Sie kommen selten vor - aber es gibt sie - Albino-Igel
Viele Menschen, die davon gehört haben, die sie schon mal gesehen haben, sind der Ansicht, daß diese Igel in Gefangenschaft gehalten werden sollten, weil sie draußen keine Überlebenschancen hätten oder von Artgenossen angegriffen würden usw.
1. ist es gesetzwidrig - Igel gehören zu den besonders geschützten Tieren, die man nur ins Haus nehmen darf, wenn sie krank oder verletzt sind oder verwaiste Babys, man muß sich informieren, wie man ihnen sachgerecht hilft, sie sachgerecht füttert oder auch unterbringt und man muß sie freilassen, sobald sie sich draußen wieder selbstständig erhalten können
Viel wichtiger aber ist, zu wissen, daß diese weißen Igel, die ja am Boden leben, so herrlich dreckig werden, daß man sie oft von normalen Igeln nicht auf den 1. Blick unterscheiden kann.
Dazu kommt - sie sind dämmerungs-u. nachtaktive Tiere, die durch Sonnenstrahlen nicht gefährdet sind.
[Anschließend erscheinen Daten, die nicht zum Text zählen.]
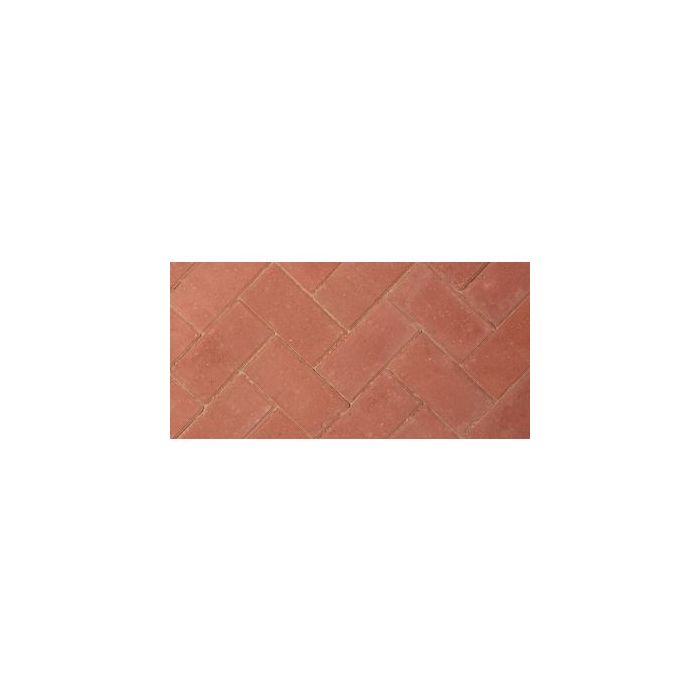 BRADSTONE | CONCRETE BLOCK PAVING | DRIVEWAY | 200 X 100 X 50 main product photo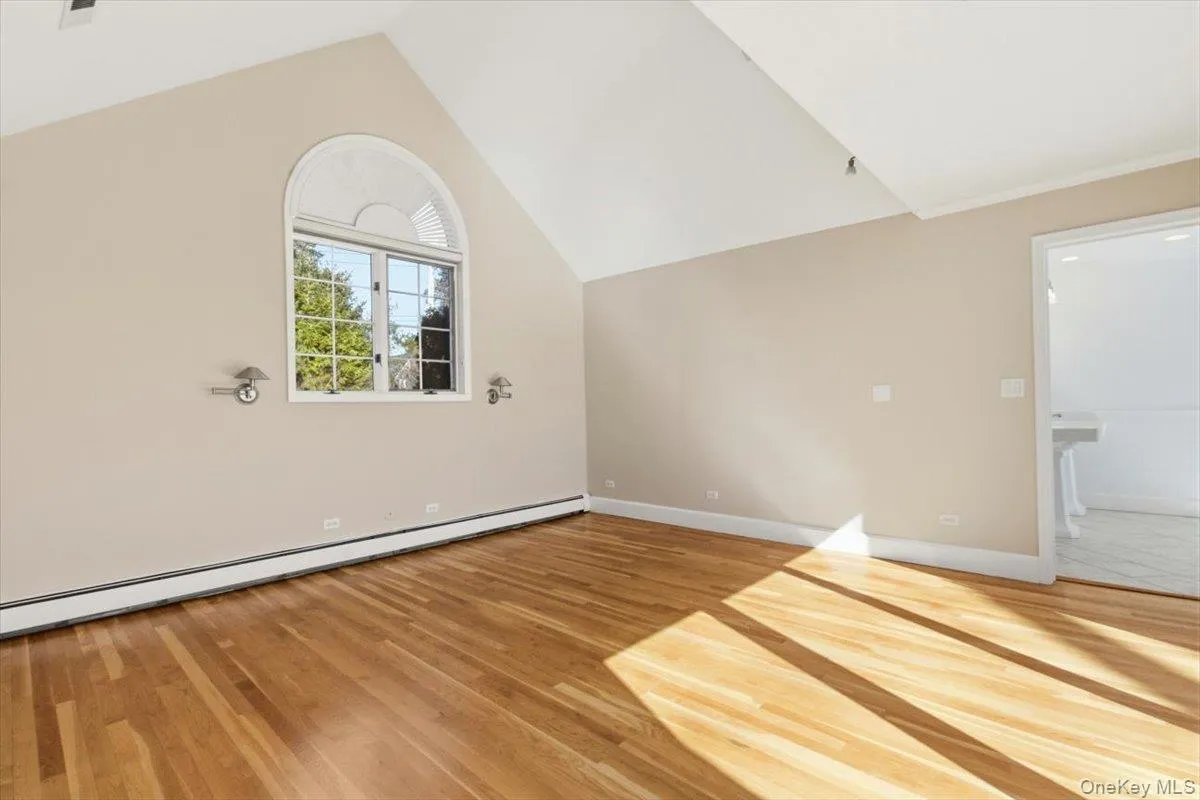 27 Harbor Terrace Drive, Rye City, NY, 5 Bedrooms Bedrooms, 9 Rooms Rooms,3 BathroomsBathrooms,Residential Lease,For Rent,Harbor Terrace,0,970056 27 Harbor Terrace Drive, Rye City, NY, 5 Bedrooms Bedrooms, 9 Rooms Rooms,3 BathroomsBathrooms,Residential Lease,For Rent,Harbor Terrace,0,970056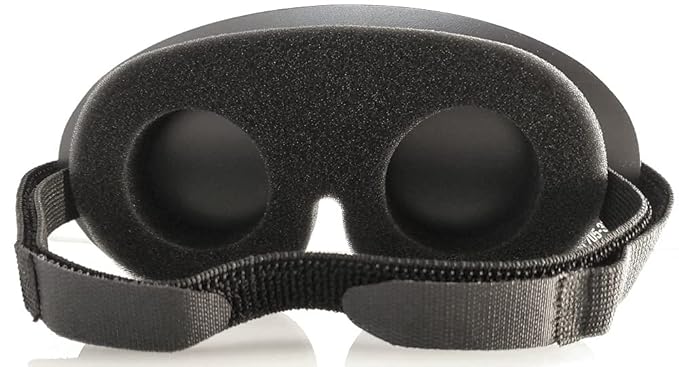 Mindfold Sleeping Mask - Image 2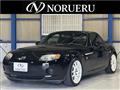2005 Mazda Roadster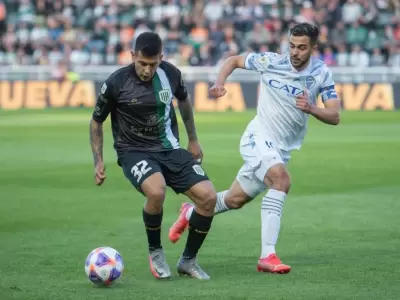 godoy-cruz-banfield-lpf-jpg.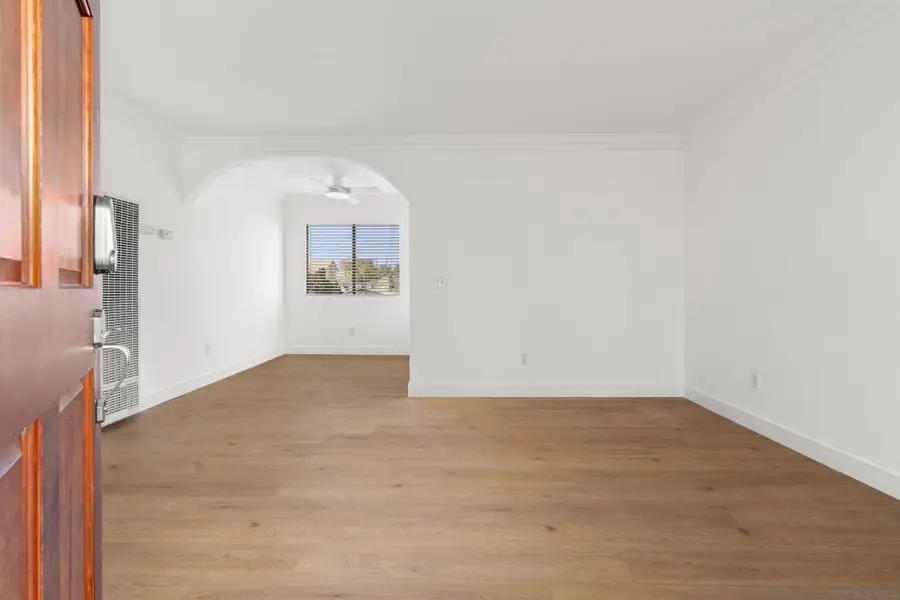 3760 Herman Ave #7, San Diego, CA 92104 - Image #2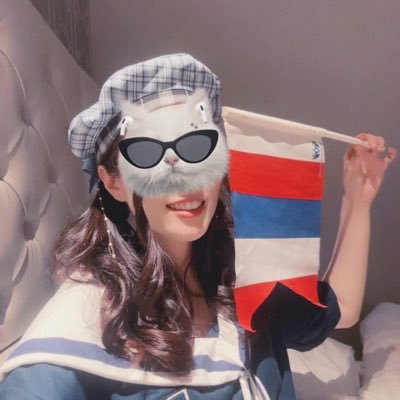 らるさんのプロフィール画像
Anders sieht es bei tagaktiven Albinos, z. B: Rehen aus.
Daß sie sich völlig normal auch fortpflanzen können, zeigen uns Leuzistische Igel, die oftmals Merkmale des Albinos haben, aber auch schon eine deutliche Pigmentierung der Stacheln.
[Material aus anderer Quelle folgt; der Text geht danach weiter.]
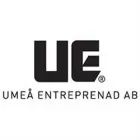 UMEÅ ENTREPRENAD AB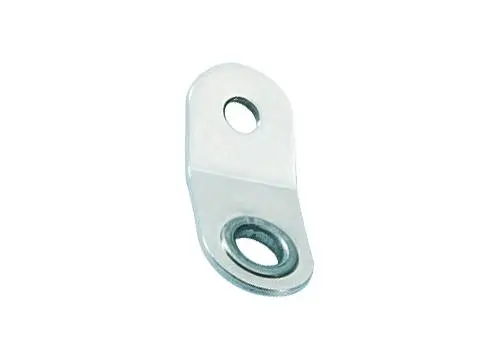 Ronstan Small Angled Mast Tang 1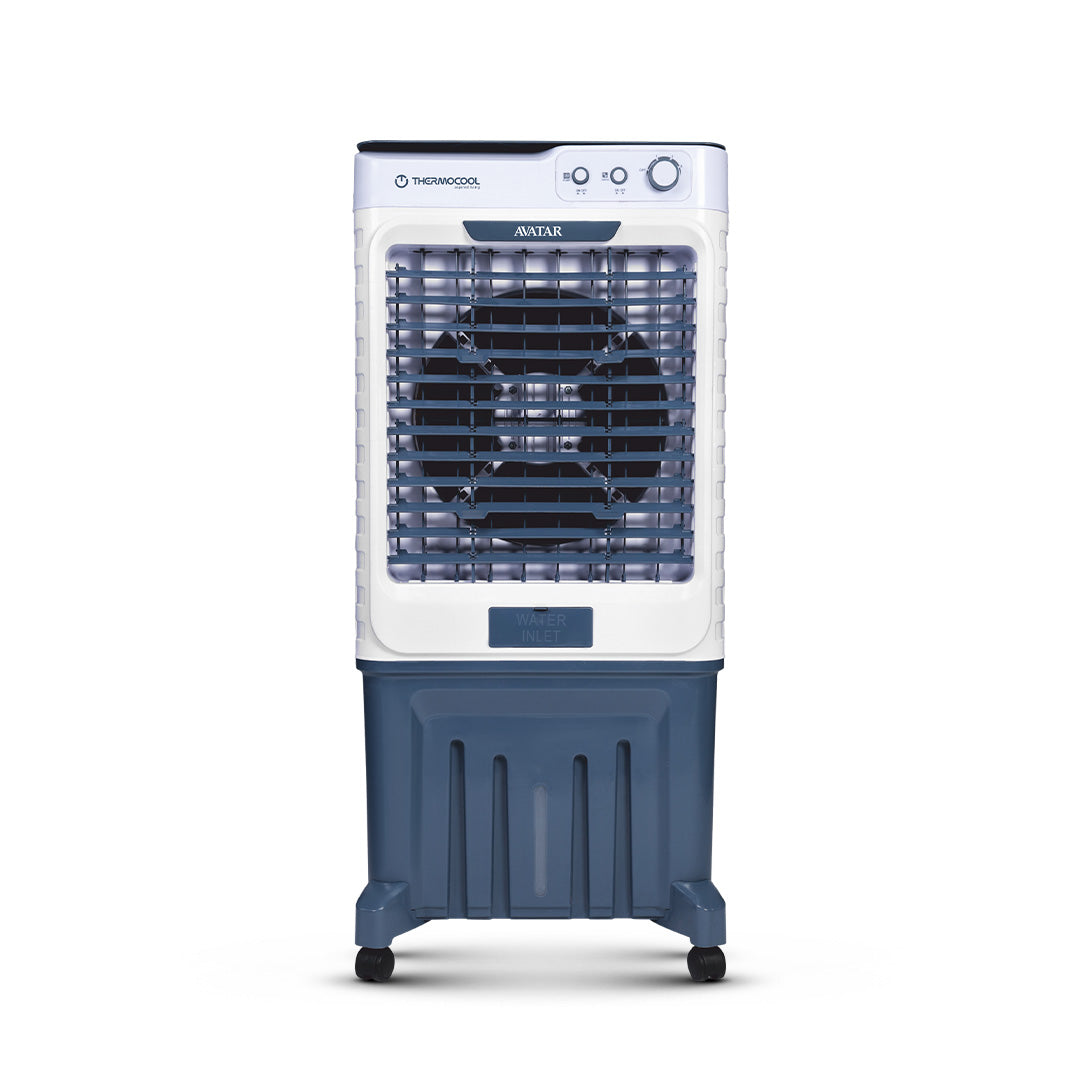 Avatar Air Cooler 95 Ltr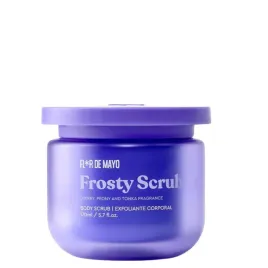 flor-de-mayo-mind-and-body-peeling-do-ciala-frosty-170-ml
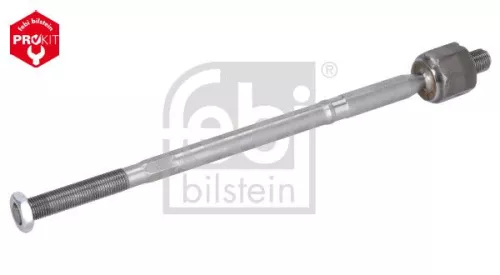 1x Inner Tie Rod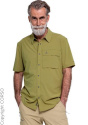 Schoffel Функциональная рубашка C92063344-4294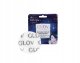 GLOV_Moon Pad wielorazowe waciki do twarzy 3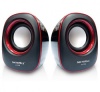 Loa Soundmax A130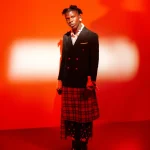 Seyi Vibez – Pressure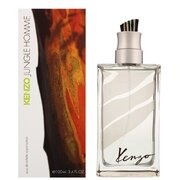 Kenzo Jungle Homme Toaletna voda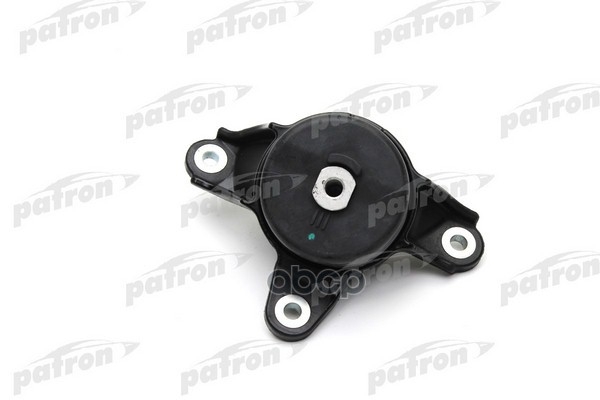 Опора двигателя HONDA: ACCORD 2.4 08- - АКПП PATRON арт. PSE3968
Oft verraten nur noch rote Augen, weißes Schnäuzchen, weiße Bauchhaare und Pfoten, daß wir es hier mit einer besonderen Laune der Natur zu tun haben.
Also - Albinos sind völlig normale Igel, die, wenn sie gesund sind, in die Freiheit gehören .
Wenn sie krank oder verletzt sind, dürfen wir ihnen selbstverständlich sachgerecht helfen, uns dran freuen, auch mal Bilder machen, aber dann wenn es ihnen wieder gut geht, sind sie froh, wieder in Freiheit leben zu dürfen.